======== Excerpt ========
We turned the system on 9/3/2010. I then watched enthusiastically while over the next year we used a lot less electricity to heat the finishing tank to a constant 120 degrees – after a full year we had used just 1146 kWh, including an estimated 200 kWh for the circulator, which was not metered.

One complicating factor is our life changed on 9/7/2010 – the kids went back to school and Katie’s sixth grade class was told they should start following the western habit of showering daily! The nerve! Charlie, a bit compulsive and a keen observer, thought he should rid his body of 3rd grade “stink” and consequently more baths were taken! There may have also been a subconscious effort on my part to make the results look good by taking shorter showers? I can assure you no one else was so burdened. Consequently, I made what I feel is a conservative, upward adjustment to our “actual” energy needed to heat water without the sun to 3000 kWh.

If I had known we used 11,500 gallons before SDHW and 13,000 the first year, I could be much more certain in my adjustment. But we don’t know how much hot water we use. One of the inherent problems with “solving” an individual’s hot water problem is that the amount of hot water used is unknown. It is not unknowable, but a good estimating tool, application by an experienced contractor, and homeowner honesty are necessary to arrive at a good estimate, which as we will see later is important for a good decision.

Now, do the math: we saved 1854 kWh (3000 – 1146) @ $0.165 this equals $306 savings per year. Divide the $4,000 investment by $306 annual savings and I get a simple payback of about 13 years! A worst case evaluation would be a savings of 1,354 kWh (assuming only 2500 would have been required), $223 annual savings, or a payback of 18 years. Still not bad for a guy who does this stuff for reasons other than “just” to save money.
======== Data segment ========
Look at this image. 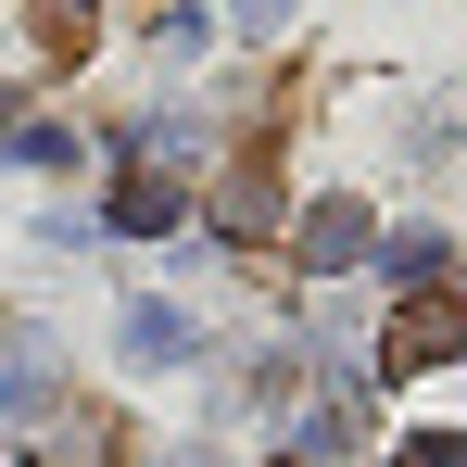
========
Continue the account of the solar hot water system's first-year savings from its final sentence.

Reply to the task ->
But what if… what if instead I had installed an on-demand electric water heater as Carl McDaniel did? The installation would have been a lot easier – one or two days instead of nearly two weeks! The resulting system would be simpler but with admittedly more technology. And it would have cost me less than $1000 to install, mostly by myself. I really don’t know how much hot water we take from the tap, but based on activities, frequencies, flow rates and rough run times, I estimated it is about 13,000 gallons annually for our family of four; and, yes there will be a water meter on the hot water in the new house. 13,000 gallons is about half of what “industry standards” estimate and this is consistent with our prior electric input for hot water. Note: Carl McDaniel and his wife use just 3000 gallons – this is extremely conservative and is probably not a reasonable goal for most families, especially those with kids! But, if we actually use 13,000 gallons of hot water a year, then raising the temperature 68 degrees using an on-demand water heater would require about 2228 kWh per year (13000 x 68 x 8.34) / (.97 x 3412); assuming manufacturer’s efficiency rating of 97% is correct. My savings would have been 772 kWh (3000 – 2228), or about $127 per year (771 x $0.165). My payback then would have been about 7.9 years ($1000/$127).

Clearly, we would have been better off financially installing an on-demand water heater! But, we would have used 1082 kWh more electricity (2228 – 1146) and thus less free sun! This looks like an economics question – at what point does the cost of electricity change the decision?

Still, there are other factors that should be examined relative to the performance and costs of my system before drawing conclusions about whether or not SDHW is right for you, for example:

  • Would I do better with an evacuated tube system than the flat plate collectors?
  • Would new flat plat collectors perform significantly better?
  • Did I pick the optimal collector tilt?
  • What if the distance between the collectors and the tank was less? More?
  • Would a roof mounted system perform better? (different tilt and orientation?)
  • Amount of insulation on the piping under the ground and through the basement?
  • Insulation on both tanks?
  • Are there more efficient circulator motors now?
  • Would more modern controls with greater flexibility produce better results?
  • What if our family used 20,000 gallons (say there were 6 kids)?
  • What is the net cost with incentives of a new, modern SDHW system installed?
  • Etc.

Plus there are other individual circumstances that should be considered, for example:

  • Is the installation for a house off the grid?
  • What alternative fuel is available for heating water?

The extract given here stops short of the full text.